8. to squander money, whether one’s own or someone else’s.

[UK]Hotten Dict. of Modern Sl. etc. (2nd edn) 232: sweat [...] to squander riches.
[UK]Sl. Dict.
[UK]Farmer & Henley Sl. and Its Analogues.
[Aus]Sun. Times (Perth) 17 May 1/1: Kiddies in the puppy stage can be seen nightly doing in their dough [and] as long as they sweat their salaries devil a bit cares the proprietor.

9. (Aus.) to borrow (usu. a horse) without its owner’s permission.

[Aus]Sydney Morn. Herald 3 Oct. 5/2: At the Quarter Sessions to-day [...] Charles Jobson, for illegally riding (or sweating) a horse, one year.
[Aus]Sydney Morn. Herald 2 Apr. 3/2: ‘[S]weating’ [...] simply means seizing on a horse that may be found astray, and riding him till a reward is offered for him, when after a show of search for him he is returned to tho owners, and the reward quietly pocketed.
[Aus] Maitland Mercury (NSW) 1 Nov. 4/5: Sergeant Meagher has started to Narrabri, with a prisoner for Tamworth, James Lynch, who lately received three months for ‘sweating’ a horse.
[Aus]Glen Innes Examiner (NSW) 10 Mar. 2/6: An inherent mania for galloping horses [...] becomes a leading vice, culminating in horse and cattle stealing. The first step generally begins with ‘sweating’ a neighbour's horse, or illegally riding; then comes the ‘fancy’ for a particular horse, without the necessary means at hand of making a purchase.
[Aus]Morn. Bulletin (Rockhampton, Qld) 2 Apr. 2/5: The other day John Perry, a man in the employ of John English, was sentenced [...] to six months imprisonment for ‘sweating’ a horse [...] The very next week, his master, the same John English, was charged with a similar offence — ‘sweating’ a horse belong ing to W. Pattison, of Rockhampton.
[Aus]Queanbeyan Age (NSW) 19 Oct. 2/5: The story about his being before the police court for ‘sweating’ a horse is quite true but, being a simpleton, he got into the trouble through another lad telling him the horse was his, and he might have a ride.
[Aus]Albury Banner & Wodonga Express (NSW) 25 Jan. 29/3: At the Yarrawonga, Police Court Patrick Burke proceeded against Patrick J. Woods for the offence known as ' sweating a horse.' [...] Mr Hargrave explained that the horse in question had strayed into defendant’s paddock, and that he was riding it about in search of its owner [etc].
Gosford Times (NSW) 29 Jan. 17/4: ‘Sweating’ a Horse. Alfred Beckett, a youthful apprentice of the State Boys’ Farm [...] was caught in December whilst demonstrating the feasibility of stoney-broke individuals riding on horseback. It wasn’t his own horse, but that was merely a regrettable circumstance.
Freeman’s Jrnl (Sydney) 14 June 12/1: To the uninitiated it may be explained that to ‘sweat’ a horse was to ‘borrow’ it, without the knowledge or sanction of the owner, and af ter riding it a great distance, abandon it to avoid the responsibility of being caught in possession.
[US]J. Greenway ‘Aus. Cattle Lingo’ in AS XXXIII:3 168: sweat a horse, v. phr. To steal a horse and ride it to the point of collapse.
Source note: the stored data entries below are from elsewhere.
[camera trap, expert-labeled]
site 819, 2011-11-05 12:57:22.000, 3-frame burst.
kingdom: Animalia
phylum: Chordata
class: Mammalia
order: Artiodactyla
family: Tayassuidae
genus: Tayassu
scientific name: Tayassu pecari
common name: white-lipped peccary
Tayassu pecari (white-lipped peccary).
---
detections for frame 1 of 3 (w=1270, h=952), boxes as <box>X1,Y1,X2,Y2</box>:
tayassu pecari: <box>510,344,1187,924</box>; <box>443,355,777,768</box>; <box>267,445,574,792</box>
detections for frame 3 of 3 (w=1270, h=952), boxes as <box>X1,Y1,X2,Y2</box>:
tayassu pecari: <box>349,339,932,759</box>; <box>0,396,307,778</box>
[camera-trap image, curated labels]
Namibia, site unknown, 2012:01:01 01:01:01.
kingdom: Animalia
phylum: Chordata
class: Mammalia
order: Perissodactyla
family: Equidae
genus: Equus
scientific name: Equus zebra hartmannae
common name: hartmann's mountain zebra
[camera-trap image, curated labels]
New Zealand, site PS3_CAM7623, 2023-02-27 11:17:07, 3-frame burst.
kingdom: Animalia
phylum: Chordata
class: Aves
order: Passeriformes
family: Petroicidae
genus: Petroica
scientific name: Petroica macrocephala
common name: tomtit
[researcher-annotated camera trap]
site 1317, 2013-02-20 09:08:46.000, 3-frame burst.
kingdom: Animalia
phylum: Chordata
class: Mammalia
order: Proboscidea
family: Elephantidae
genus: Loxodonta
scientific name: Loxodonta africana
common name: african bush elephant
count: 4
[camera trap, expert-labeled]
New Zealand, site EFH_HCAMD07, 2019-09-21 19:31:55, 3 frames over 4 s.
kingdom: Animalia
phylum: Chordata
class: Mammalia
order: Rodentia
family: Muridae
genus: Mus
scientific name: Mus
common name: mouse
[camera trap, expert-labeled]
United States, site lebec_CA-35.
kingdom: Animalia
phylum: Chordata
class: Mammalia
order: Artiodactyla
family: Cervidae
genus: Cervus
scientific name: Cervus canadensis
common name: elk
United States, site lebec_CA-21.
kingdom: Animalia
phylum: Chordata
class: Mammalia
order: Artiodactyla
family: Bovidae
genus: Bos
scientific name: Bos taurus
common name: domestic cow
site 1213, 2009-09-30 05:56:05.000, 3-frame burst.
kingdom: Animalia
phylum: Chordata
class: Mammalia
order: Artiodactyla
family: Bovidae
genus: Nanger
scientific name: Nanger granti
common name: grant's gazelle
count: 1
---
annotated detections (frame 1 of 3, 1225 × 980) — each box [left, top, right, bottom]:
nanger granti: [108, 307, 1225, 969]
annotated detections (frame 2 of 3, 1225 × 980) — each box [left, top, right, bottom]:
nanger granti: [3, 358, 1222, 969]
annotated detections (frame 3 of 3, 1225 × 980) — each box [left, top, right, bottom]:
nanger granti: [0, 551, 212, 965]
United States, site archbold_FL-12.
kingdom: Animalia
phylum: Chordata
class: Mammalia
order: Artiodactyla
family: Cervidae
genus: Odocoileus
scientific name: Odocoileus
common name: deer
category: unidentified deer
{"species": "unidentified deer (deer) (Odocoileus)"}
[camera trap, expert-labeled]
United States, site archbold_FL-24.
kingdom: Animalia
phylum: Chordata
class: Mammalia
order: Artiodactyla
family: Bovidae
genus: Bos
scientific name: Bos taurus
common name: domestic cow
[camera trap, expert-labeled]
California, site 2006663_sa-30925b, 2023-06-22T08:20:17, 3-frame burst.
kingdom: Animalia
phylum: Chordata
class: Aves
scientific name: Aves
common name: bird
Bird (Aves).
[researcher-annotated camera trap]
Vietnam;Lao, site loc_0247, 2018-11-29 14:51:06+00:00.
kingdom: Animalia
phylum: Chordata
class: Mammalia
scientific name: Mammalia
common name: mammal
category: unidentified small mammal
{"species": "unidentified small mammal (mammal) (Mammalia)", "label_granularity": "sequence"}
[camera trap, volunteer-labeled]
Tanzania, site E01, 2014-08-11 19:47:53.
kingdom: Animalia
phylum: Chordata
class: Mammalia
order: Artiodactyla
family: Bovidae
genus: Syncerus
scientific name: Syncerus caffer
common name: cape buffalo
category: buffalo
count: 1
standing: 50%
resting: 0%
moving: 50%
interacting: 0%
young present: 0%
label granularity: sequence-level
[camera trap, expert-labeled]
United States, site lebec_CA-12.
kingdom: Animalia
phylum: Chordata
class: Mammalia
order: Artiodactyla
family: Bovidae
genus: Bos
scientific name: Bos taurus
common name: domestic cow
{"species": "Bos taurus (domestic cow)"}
10. (UK Und.) to melt down the solder that holds together an otherwise impenetrable strong-box.

[UK]J. Ware Passing Eng. of the Victorian Era 237/2: Sweat (Thieves’). To unsolder a tin box by applying fire, or a blow.

11. (US Und.) to break up stolen high denomination notes into smaller, legal bills.

[US]C. Hamilton Men of the Und. 115: After they had ‘sweated’ the big notes down to one-dollar bills.

In compounds

sweating-crib (n.)

a place where stolen gold and silver is melted down.

[UK]Kendal Mercury 24 Jan. 6/1: The ‘pad book’ or beggar’s directory. This is a record [...] of [...] the residences of ‘fences’ and the keepers of ‘sweating cribs’† [note] † Places where stolen plate is melted.

In phrases

sweat a cheque (v.)

(Aus./N.Z.) to spend all one’s pay on drink.

[Aus]Bulletin (Sydney) 21 Oct. 8/4: He had sweated his cheque at the hotel and found himself [...] with brain on fire, coppers hot, and a throat like the stove-pipe of Gehenna.